I'm starting to do some family portraits and am looking for a place to order the prints from.

Thanks!


----------



## rufus5150

MPIX or White House Custom Colour.


----------



## Big Mike

I use a pro lab that has it's headquarters in my city.  I have always picked up my prints in person but do have the option of shipping.

There must be plenty of good labs in So.Cal.


----------



## Jeffrey Byrnes

This site does an outstanding job and the prices I dont think can be beat. They print using Kodak Pro Paper which makes your work seem that much more presentable. Make the best images possible and your clients will be thrilled. 

MeridianPro.com | Home


----------



## Monica Fermin

Cool!  I will definitely check all these out!!  I guess my next question, is how much do you mark up for the prints?  Do you charge per sheet?


----------



## Big Mike

That depends on the overall price structure.  

If you charge a big initial sitting fee, then you don't need to build a lot of price into the prints...but if, on the other hand, your sitting fee is lower, you will want to have a good margin on your prints.


----------



## Monica Fermin

I was thinking.. since I'm just starting off..  up to an hour of shooting, all the prints on a CD, edited (ready for print) and either an 8x10 or 2 5x7s for $60.00

Everyone thinks that is low, so I'm looking into offering prints (packages)  

What do you guys think?  Any suggestions would be GREATLY appreciated!!


----------



## Dodge

I have done a large number of family portraits and have found Meridian Pro online to be excellent.  I can honestly say in the hundreds of prints they have done for me I have yet to get a bad one back.  They will do some initial prints for free for you to check them out.  Their prices are very reasonable and they have many products to offer.  They also do color correction which is really good if you don't have a professional monitor calibrator.


----------



## Big Mike

Yes, I'd say that is quite low...but it really depends on a lot of things.  You are in So Cal...which probably has a greater range of incomes than anywhere else. 

Also, you need to decide what will work for you as far as selling files, prints or both.  If you include a CD of image files...they won't buy any more prints from you.  So you should price that disc high enough so that it makes up for any print sales that you would expect.  If you want to make money on print sales, then don't offer the disc or raise the price of it high enough that most people will buy the prints instead.  

On one hand, it's much easier for you to just hand over a disc and be done with it.  However, there are some downsides to that.  Firstly, you take the finished product out of your hands.  They might print the images on typewritter paper and hang them for everyone to see...which isn't good advertising for you.  If you sell the prints, you can be sure they are top quality before you hand them to the client.
Also, while it's easy to just give them the disc, your contact with them might stop there.  If you are going back and forth with them about reviewing images and choosing which prints they want...it takes up more of your time but it can also build a good relationship with them, which may lead to more work down the road.

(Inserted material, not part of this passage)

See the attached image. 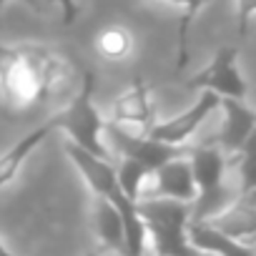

As you can see...the simple question of 'How much should I charge for....." is a loaded question and should be part of your overall business plan.

One thing is for certainly; setting your prices too low can be very detrimental so thing long and hard about that.


----------



## Monica Fermin

Big Mike!  Thanks you soooo much!! You've just given me a lot to think about!  Some of these points you brought up I had never thought about.  For example, them printing their own photos...  do I want my name on that?  

Thanks again!  I will sit with my husband tonight and discuss it.

Monica


----------



## gatorcruz

Hello Monica,

Mpix is hard to beat ... I've been using them for ages and their packaging / drop ship capabilities are very professional (individually shrink wrapped and packaged flat in a box).  If you are in the business of selling portraits, then you will do yourself a huge favor by starting a Zenfolio.com site and link it to Mpix labs ... totally automated and the client could decide for themselves what packages they want (you can also control package types).

best of luck


----------



## RyanLilly

I like Mpix very much as well.


----------



## LarissaPhotography

Some labs require that you're already well established before they'll consider allowing you to order through them, so you'll want to check that out before you get your mind set on one or the other.


----------



## RyanLilly

WHCC and others require you to register with them as a "professional" but its not that big of a deal, just enough to discourage non serious  photographers from spending the time to register(at least this is the case with WHCC)

Mpix has very good quality and prices, and will sell to anyone. You can also have them email you about specials, recently they had 50% off 8x10s and the week before was 25% off large prints.


----------



## WI New Guy

We've been using WHCC for a while now. Never had any problems. And they are FAST!!! I placed an order 2 weeks ago. 4:00pm on Tue. had the prints in my hand at 10:30am the next day. You can't beat that.:thumbup:


----------



## dcclark

I too use mpix, and also adoramapix on occasion. I prefer the quality and service of mpix, but adoramapix lets me print more odd sizes and occasionally has _really_ good deals.


----------